**REQUIREMENT A:**
List every court case cited by name in the court ruling excerpt.
**REQUIREMENT B:**
Reproduce the court ruling excerpt from "Defendant argues that the" up to and including "establish her standing.".

**EXCERPT PROVIDED:**

========================

A demurrer for sufficiency tests whether the complaint states a cause of action. (Hahn v. Mirda (2007) 147 Cal.App.4th 740, 747.) When considering demurrers, courts read the allegations liberally and in context. (Taylor v. City of Los Angeles Dept. of Water and Power (2006) 144 Cal.App.4th 1216, 1228.) In a demurrer proceeding, the defects must be apparent on the face of the pleading or by proper judicial notice. (Code Civ. Proc., § 430.30, subd. (a).) A demurrer tests the pleadings alone and not the evidence or other extrinsic matters. (SKF Farms v. Superior Court (1984) 153 Cal.App.3d 902, 905.) Therefore, it lies only where the defects appear on the face of the pleading or are judicially noticed. (Ibid.) The only issue involved in a demurrer hearing is whether the complaint, as it stands, unconnected with extraneous matters, states a cause of action. (Hahn, supra, 147 Cal.App.4th at 747.)

Any party, within the time allowed to respond to a pleading, may serve and file a notice of motion to strike the whole or any part of that pleading. (Code Civ. Proc., § 435, subd. (b).) The court may, upon a motion, or at any time in its discretion, and upon terms it deems proper, strike (1) any irrelevant, false, or improper matter inserted in any pleading and (2) all or any part of any pleading not drawn or filed in conformity with the laws of this state, a court rule, or an order of the court. (Id., § 436.) The grounds for moving to strike must appear on the face of the pleading or by way of judicial notice. (Id., § 437.)

MEET AND CONFER

Before filing a demurrer or a motion to strike, the demurring or moving party is required to meet and confer with the party who filed the pleading demurred to or the pleading that is subject to the motion to strike for the purposes of determining whether an agreement can be reached through a filing of an amended pleading that would resolve the objections to be raised in the demurrer. (Code Civ. Proc., §§ 430.41, 435.5.) The Court notes that Defendant has complied with the meet and confer requirement. (See Shumake Decl.)

DISCUSSION

            Defendant argues that the FAC is invalid because the same claims that Ohannes Georgian asserts here have already been compelled to arbitration in a prior case. Defendant also points out that Plaintiffs’ attorney, Noah Green, was disqualified in that prior case. Lastly, Defendant argues that Aziza Georgian has not alleged enough facts to establish her standing.

========================

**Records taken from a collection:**
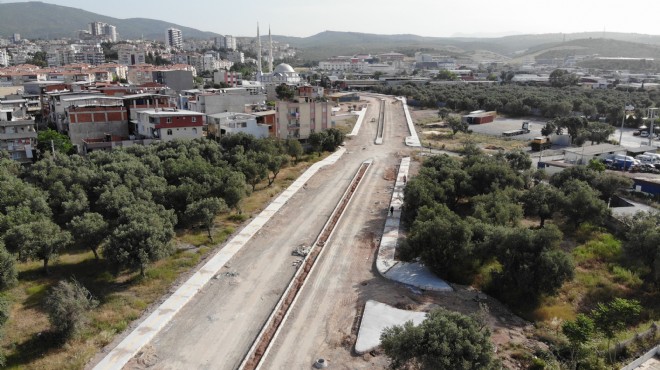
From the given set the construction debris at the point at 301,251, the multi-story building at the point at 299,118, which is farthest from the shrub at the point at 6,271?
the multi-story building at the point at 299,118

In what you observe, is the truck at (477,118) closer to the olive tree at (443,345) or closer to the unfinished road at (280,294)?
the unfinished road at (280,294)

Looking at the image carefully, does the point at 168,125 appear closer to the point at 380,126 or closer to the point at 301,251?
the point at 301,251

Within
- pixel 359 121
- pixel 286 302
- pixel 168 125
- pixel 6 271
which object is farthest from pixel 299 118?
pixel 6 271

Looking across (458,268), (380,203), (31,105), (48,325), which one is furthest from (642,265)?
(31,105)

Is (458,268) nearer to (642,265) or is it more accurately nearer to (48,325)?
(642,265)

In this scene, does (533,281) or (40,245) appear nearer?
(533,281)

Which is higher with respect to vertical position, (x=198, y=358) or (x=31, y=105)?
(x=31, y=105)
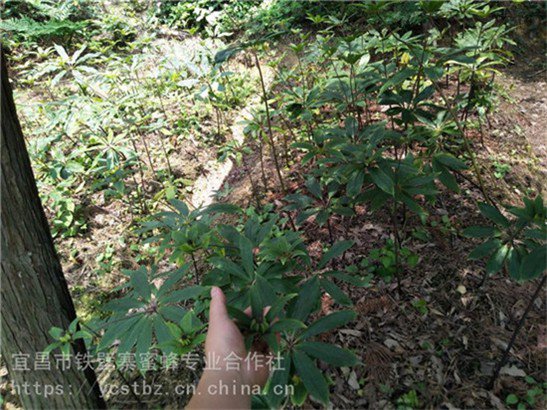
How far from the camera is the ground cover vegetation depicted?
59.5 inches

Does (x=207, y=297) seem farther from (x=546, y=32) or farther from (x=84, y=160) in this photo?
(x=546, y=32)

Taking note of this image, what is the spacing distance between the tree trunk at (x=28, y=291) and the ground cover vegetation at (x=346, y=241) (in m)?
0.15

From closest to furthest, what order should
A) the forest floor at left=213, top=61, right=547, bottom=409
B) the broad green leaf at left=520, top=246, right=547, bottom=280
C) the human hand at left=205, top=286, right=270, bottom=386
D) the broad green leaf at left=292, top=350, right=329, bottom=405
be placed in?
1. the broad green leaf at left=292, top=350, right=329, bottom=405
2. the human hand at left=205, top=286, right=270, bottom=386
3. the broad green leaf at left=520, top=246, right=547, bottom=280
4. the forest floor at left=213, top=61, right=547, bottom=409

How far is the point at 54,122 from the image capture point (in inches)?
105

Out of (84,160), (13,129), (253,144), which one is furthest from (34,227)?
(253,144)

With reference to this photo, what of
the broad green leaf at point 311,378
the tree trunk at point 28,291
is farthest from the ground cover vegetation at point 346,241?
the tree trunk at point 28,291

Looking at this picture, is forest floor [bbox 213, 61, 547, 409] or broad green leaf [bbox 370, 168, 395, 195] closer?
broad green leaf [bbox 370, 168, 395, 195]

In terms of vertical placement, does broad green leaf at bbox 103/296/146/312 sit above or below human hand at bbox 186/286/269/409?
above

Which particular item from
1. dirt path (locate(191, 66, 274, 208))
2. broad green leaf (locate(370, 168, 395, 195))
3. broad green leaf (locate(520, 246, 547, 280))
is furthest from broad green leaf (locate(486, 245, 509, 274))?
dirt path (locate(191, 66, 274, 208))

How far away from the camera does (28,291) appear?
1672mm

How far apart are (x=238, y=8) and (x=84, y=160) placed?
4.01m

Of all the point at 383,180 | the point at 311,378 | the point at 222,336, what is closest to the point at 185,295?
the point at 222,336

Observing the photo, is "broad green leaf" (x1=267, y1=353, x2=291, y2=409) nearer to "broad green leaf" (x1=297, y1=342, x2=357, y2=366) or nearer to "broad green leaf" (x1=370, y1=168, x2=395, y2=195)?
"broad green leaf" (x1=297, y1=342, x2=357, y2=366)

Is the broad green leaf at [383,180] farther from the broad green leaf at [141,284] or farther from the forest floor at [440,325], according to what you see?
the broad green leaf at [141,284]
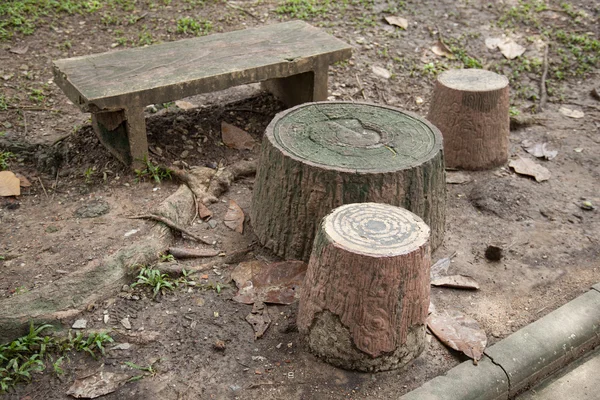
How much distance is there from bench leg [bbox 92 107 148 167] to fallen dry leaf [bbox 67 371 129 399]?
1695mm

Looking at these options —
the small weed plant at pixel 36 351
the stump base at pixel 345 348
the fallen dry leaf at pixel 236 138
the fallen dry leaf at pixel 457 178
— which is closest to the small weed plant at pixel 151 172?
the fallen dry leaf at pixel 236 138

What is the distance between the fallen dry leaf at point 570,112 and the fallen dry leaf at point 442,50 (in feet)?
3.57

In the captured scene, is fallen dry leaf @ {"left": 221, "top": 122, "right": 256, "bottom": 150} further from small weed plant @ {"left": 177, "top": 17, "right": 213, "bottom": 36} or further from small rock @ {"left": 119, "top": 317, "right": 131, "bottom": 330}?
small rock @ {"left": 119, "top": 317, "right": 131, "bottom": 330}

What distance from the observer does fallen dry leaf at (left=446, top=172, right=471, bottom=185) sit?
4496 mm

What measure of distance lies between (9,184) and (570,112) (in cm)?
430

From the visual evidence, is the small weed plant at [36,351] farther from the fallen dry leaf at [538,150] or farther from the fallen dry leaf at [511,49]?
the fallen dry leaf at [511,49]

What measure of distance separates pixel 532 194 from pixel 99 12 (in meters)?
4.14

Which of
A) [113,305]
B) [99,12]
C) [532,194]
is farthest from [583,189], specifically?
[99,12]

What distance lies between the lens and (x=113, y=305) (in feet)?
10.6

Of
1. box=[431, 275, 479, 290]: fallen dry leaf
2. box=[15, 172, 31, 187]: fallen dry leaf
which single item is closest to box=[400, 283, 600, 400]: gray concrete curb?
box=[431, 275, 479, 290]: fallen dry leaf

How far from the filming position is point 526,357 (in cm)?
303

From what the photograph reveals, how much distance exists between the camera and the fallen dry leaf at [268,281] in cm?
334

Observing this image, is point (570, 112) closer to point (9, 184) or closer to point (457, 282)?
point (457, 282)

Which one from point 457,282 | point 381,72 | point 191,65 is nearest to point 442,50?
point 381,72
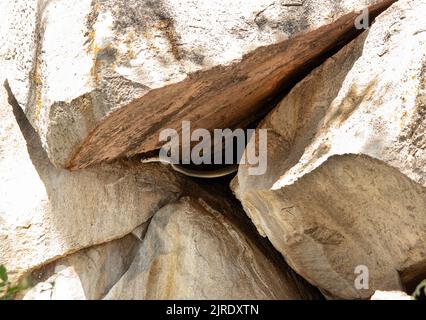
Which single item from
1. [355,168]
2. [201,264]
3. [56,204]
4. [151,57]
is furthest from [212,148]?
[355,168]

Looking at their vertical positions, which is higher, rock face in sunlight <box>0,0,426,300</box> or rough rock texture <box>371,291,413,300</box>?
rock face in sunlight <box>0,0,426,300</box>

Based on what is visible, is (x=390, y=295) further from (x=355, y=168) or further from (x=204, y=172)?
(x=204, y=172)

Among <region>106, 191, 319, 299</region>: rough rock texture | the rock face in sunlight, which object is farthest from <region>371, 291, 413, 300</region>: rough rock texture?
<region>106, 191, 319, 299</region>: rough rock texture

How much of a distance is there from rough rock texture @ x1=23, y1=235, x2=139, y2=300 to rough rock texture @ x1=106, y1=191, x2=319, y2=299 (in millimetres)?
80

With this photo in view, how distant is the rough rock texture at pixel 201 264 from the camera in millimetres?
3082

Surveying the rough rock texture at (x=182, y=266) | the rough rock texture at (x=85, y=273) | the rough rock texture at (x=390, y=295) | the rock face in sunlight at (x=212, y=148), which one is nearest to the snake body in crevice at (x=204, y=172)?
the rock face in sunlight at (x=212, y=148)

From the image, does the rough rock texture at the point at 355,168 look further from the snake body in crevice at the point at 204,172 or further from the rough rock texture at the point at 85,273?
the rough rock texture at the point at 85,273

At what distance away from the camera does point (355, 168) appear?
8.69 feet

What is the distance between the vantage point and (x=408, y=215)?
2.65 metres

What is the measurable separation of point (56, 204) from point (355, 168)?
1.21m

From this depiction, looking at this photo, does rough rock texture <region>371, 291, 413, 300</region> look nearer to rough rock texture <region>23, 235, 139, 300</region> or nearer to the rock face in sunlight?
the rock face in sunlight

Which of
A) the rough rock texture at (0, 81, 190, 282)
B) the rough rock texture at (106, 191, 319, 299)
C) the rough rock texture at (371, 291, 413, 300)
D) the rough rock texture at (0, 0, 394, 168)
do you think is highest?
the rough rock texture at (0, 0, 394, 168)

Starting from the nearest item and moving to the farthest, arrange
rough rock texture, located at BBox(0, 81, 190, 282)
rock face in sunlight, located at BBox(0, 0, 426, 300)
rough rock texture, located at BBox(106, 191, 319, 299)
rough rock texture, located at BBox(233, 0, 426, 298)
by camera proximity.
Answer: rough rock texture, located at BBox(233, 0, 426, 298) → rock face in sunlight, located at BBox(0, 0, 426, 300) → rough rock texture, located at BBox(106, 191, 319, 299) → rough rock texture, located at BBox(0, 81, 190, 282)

========================

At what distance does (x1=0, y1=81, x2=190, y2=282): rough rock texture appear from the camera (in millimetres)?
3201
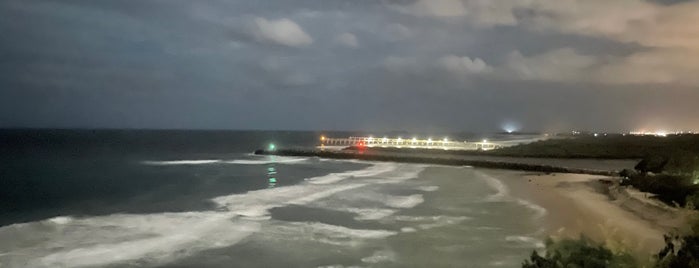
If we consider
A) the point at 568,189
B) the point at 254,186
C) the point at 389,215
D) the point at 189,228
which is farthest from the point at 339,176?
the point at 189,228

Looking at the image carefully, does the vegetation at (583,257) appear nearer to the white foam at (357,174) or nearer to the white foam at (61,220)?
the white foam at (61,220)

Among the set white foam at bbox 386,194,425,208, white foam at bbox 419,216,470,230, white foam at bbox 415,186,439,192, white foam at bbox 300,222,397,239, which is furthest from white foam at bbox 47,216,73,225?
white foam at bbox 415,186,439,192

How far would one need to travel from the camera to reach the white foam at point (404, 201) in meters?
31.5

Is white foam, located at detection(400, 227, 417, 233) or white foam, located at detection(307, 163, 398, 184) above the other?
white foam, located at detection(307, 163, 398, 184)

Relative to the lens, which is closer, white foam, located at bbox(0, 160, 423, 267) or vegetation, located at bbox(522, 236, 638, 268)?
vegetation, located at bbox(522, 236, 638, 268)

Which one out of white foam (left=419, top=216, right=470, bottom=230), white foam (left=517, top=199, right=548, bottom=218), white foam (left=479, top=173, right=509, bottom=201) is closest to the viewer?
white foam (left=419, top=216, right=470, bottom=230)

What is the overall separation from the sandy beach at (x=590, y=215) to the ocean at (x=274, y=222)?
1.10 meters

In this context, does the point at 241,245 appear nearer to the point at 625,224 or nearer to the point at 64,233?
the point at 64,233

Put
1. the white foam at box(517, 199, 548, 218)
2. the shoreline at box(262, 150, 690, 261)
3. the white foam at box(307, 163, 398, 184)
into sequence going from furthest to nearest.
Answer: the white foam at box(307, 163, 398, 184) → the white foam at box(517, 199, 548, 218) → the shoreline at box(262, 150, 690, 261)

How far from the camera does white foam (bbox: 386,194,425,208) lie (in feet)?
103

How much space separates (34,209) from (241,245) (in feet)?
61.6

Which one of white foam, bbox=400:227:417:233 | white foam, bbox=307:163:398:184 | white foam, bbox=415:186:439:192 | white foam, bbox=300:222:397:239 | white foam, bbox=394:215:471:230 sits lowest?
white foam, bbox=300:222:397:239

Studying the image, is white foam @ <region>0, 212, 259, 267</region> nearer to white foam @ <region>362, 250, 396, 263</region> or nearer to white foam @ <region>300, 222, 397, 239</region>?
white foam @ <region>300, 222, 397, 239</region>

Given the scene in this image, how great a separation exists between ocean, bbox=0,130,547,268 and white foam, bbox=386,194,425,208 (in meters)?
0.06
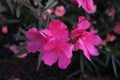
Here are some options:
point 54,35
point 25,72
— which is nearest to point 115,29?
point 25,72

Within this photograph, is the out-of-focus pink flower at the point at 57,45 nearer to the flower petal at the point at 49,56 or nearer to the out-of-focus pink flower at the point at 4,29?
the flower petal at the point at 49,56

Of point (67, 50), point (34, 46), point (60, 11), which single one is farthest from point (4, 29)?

========================

**COMPLETE ANSWER A:**
Hahn v. Mirda (2007)
Taylor v. City of Los Angeles Dept. of Water and Power (2006)
SKF Farms v. Superior Court (1984)

**COMPLETE ANSWER B:**
Defendant argues that the FAC is invalid because the same claims that Ohannes Georgian asserts here have already been compelled to arbitration in a prior case. Defendant also points out that Plaintiffs’ attorney, Noah Green, was disqualified in that prior case. Lastly, Defendant argues that Aziza Georgian has not alleged enough facts to establish her standing.